A major live show toured the UK in spring 2022, visiting Paisley (Scotland), Derry-Londonderry (Northern Ireland), Caernarfon (Wales), and Luton and Hull (England). Combining projection-mapping technology, poetry and music, the show told our shared story from the Big Bang to the present. Watch it here:

An extensive learning and participation programme supported the show. A nationwide poetry and coding competition invited young people to respond to the theme of ‘connectivity and the universe’, with the winning entries incorporated into the show. And primary schools in the show’s locations received poetry and coding workshops.

At The Poetry Society, we’ve been running a Poets in Schools service for years and have some schools we regularly support to receive a poet visit, as well as others with whom our relationship is more ephemeral. About Us gave us the opportunity to reach a new set of schools we’d never worked with before – this was especially true in contexts outside England. For the first time ever, we delivered workshops entirely in Welsh and Irish.

Natasha with  The Poetry Society’s other Education Officers, Helen Bowell and Rachel Cleverly, at the About Us show in Luton. Image: Hayley Madden for The Poetry Society.
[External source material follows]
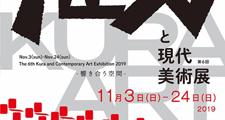 「第6回 蔵と現代美術展」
Of course, different contexts meant navigating different school systems, so this was also a chance to expand our organisational expertise. Working with many poets from across the UK who were new to us, we learned from their knowledge of their local contexts while also sharing our experience. Working with local poets was so important: not only did they have insider knowledge about the area, but because they lived only a few miles away from the schools, the children had real role models, showing them poetry is possible for people who look and sound like them.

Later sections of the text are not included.